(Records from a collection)
------------------------------
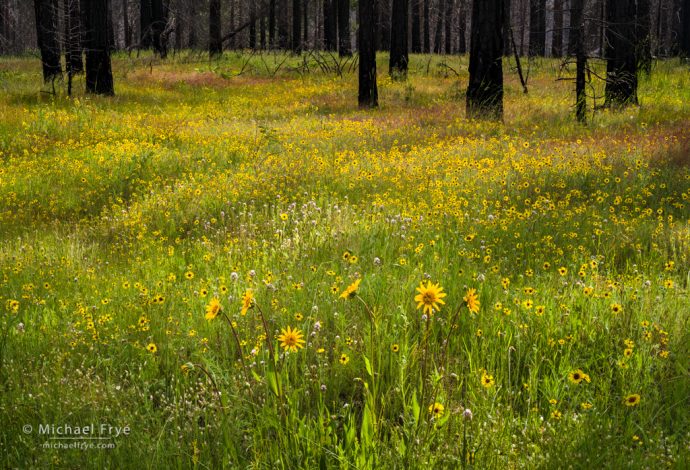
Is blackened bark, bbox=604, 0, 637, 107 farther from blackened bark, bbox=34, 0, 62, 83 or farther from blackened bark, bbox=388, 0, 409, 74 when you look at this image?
blackened bark, bbox=34, 0, 62, 83

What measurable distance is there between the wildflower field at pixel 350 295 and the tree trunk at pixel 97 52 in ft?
14.2

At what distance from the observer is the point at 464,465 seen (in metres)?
2.04

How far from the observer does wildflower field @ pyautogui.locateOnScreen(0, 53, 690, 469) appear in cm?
239

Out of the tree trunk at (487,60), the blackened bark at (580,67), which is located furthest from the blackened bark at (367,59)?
the blackened bark at (580,67)

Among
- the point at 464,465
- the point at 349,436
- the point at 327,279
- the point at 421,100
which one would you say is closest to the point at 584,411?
the point at 464,465

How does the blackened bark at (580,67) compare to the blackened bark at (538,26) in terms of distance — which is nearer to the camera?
the blackened bark at (580,67)

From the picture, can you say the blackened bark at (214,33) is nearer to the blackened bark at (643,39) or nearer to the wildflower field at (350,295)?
the wildflower field at (350,295)

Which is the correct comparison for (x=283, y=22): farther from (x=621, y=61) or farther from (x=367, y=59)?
(x=621, y=61)

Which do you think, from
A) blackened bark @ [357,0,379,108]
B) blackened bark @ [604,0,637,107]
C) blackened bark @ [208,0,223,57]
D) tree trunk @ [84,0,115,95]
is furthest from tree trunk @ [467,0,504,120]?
blackened bark @ [208,0,223,57]

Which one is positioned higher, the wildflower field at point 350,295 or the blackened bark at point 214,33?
the blackened bark at point 214,33

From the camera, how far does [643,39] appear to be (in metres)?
14.0

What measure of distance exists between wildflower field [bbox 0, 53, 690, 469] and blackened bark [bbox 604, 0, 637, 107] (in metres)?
1.71

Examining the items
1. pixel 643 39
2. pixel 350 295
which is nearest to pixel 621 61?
pixel 643 39

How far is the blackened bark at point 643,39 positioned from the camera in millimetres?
12880
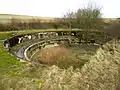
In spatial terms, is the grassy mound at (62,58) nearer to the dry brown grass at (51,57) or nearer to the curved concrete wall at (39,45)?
the dry brown grass at (51,57)

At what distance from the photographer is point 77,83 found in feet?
25.8

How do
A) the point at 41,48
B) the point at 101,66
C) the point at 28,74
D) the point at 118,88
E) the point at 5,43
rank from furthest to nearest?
the point at 41,48, the point at 5,43, the point at 28,74, the point at 101,66, the point at 118,88

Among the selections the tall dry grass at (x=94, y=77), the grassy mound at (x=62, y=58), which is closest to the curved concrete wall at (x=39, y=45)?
the grassy mound at (x=62, y=58)

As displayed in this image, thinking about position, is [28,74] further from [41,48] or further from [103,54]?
[41,48]

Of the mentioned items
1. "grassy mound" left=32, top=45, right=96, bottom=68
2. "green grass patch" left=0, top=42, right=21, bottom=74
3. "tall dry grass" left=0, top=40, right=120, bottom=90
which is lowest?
"grassy mound" left=32, top=45, right=96, bottom=68

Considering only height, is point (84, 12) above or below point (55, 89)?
above

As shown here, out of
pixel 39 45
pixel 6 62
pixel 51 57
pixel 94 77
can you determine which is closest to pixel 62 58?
pixel 51 57

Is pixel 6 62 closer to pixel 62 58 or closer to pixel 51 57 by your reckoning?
pixel 62 58

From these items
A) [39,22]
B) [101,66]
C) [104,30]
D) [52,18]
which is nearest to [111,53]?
[101,66]

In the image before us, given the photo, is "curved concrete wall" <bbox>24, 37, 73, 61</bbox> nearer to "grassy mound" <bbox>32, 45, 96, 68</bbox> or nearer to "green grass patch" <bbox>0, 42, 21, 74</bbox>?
"grassy mound" <bbox>32, 45, 96, 68</bbox>

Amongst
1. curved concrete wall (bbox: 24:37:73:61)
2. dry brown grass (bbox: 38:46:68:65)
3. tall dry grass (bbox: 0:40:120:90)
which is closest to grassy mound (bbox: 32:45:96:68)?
dry brown grass (bbox: 38:46:68:65)

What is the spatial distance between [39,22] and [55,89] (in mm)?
36794

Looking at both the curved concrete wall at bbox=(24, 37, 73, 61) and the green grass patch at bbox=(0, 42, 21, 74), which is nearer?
the green grass patch at bbox=(0, 42, 21, 74)

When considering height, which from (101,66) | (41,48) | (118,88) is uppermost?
(101,66)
------------------------------
# Task details:
Leaving the pictures aside, transcribe the entire listing exactly.

# Response:
Is blackened bark, bbox=604, 0, 637, 107 farther from blackened bark, bbox=34, 0, 62, 83 or farther from blackened bark, bbox=388, 0, 409, 74 when you look at this image?
blackened bark, bbox=34, 0, 62, 83

What measurable distance is there between the wildflower field at pixel 350 295 and the tree trunk at pixel 97 52 in ft?
14.2

At what distance from the observer is the point at 464,465 seen (in metres)?
2.04

How far from the observer does wildflower field @ pyautogui.locateOnScreen(0, 53, 690, 469) appear in cm?
239

Out of the tree trunk at (487,60), the blackened bark at (580,67), which is located furthest from the blackened bark at (367,59)?
the blackened bark at (580,67)

Among
- the point at 464,465
- the point at 349,436
- the point at 327,279
- the point at 421,100
which one would you say is closest to the point at 584,411?
the point at 464,465

How does the blackened bark at (580,67) compare to the blackened bark at (538,26) in terms of distance — which is nearer to the camera?
the blackened bark at (580,67)

From the picture, can you say the blackened bark at (214,33) is nearer to the blackened bark at (643,39) or nearer to the wildflower field at (350,295)?
the wildflower field at (350,295)

Which is the correct comparison for (x=283, y=22): farther from (x=621, y=61) or farther from (x=367, y=59)?
(x=621, y=61)

Which do you think, from
A) blackened bark @ [357,0,379,108]
B) blackened bark @ [604,0,637,107]
C) blackened bark @ [208,0,223,57]
D) tree trunk @ [84,0,115,95]
is furthest from tree trunk @ [467,0,504,120]?
blackened bark @ [208,0,223,57]

Which one is positioned higher, the wildflower field at point 350,295 or the blackened bark at point 214,33?
the blackened bark at point 214,33

From the camera, how far does [643,39] appear to be (in metres)?
14.0

What measure of distance exists between wildflower field [bbox 0, 53, 690, 469] and blackened bark [bbox 604, 0, 637, 107] (in metres)?
1.71

Examining the items
1. pixel 643 39
2. pixel 350 295
which is nearest to pixel 621 61?
pixel 643 39

How far is the blackened bark at point 643,39 positioned from the camera in millimetres?
12880
In spatial terms, is the grassy mound at (62,58) nearer to the dry brown grass at (51,57) or nearer to the curved concrete wall at (39,45)?
the dry brown grass at (51,57)

At what distance from the photographer is point 77,83 found in feet?
25.8

How do
A) the point at 41,48
B) the point at 101,66
C) the point at 28,74
D) the point at 118,88
E) the point at 5,43
rank from furthest to nearest?
the point at 41,48, the point at 5,43, the point at 28,74, the point at 101,66, the point at 118,88

Among the selections the tall dry grass at (x=94, y=77), the grassy mound at (x=62, y=58), which is closest to the curved concrete wall at (x=39, y=45)?
the grassy mound at (x=62, y=58)

As displayed in this image, thinking about position, is [28,74] further from [41,48] or further from [103,54]?
[41,48]

Of the mentioned items
1. "grassy mound" left=32, top=45, right=96, bottom=68
2. "green grass patch" left=0, top=42, right=21, bottom=74
3. "tall dry grass" left=0, top=40, right=120, bottom=90
which is lowest?
"grassy mound" left=32, top=45, right=96, bottom=68

Considering only height, is point (84, 12) above or below point (55, 89)?
above

As shown here, out of
pixel 39 45
pixel 6 62
pixel 51 57
pixel 94 77
can you determine which is closest to pixel 62 58?
pixel 51 57

Is pixel 6 62 closer to pixel 62 58 or closer to pixel 51 57 by your reckoning?
pixel 62 58

From these items
A) [39,22]
B) [101,66]
C) [104,30]
D) [52,18]
which is nearest to [111,53]?
[101,66]

In the image before us, given the photo, is "curved concrete wall" <bbox>24, 37, 73, 61</bbox> nearer to "grassy mound" <bbox>32, 45, 96, 68</bbox> or nearer to "green grass patch" <bbox>0, 42, 21, 74</bbox>?
"grassy mound" <bbox>32, 45, 96, 68</bbox>

Amongst
1. curved concrete wall (bbox: 24:37:73:61)
2. dry brown grass (bbox: 38:46:68:65)
3. tall dry grass (bbox: 0:40:120:90)
which is closest to grassy mound (bbox: 32:45:96:68)?
dry brown grass (bbox: 38:46:68:65)

What is the spatial distance between [39,22] and [55,89] (in mm)?
36794

Looking at both the curved concrete wall at bbox=(24, 37, 73, 61) and the green grass patch at bbox=(0, 42, 21, 74), which is nearer?
the green grass patch at bbox=(0, 42, 21, 74)

When considering height, which from (101,66) | (41,48) | (118,88) is uppermost?
(101,66)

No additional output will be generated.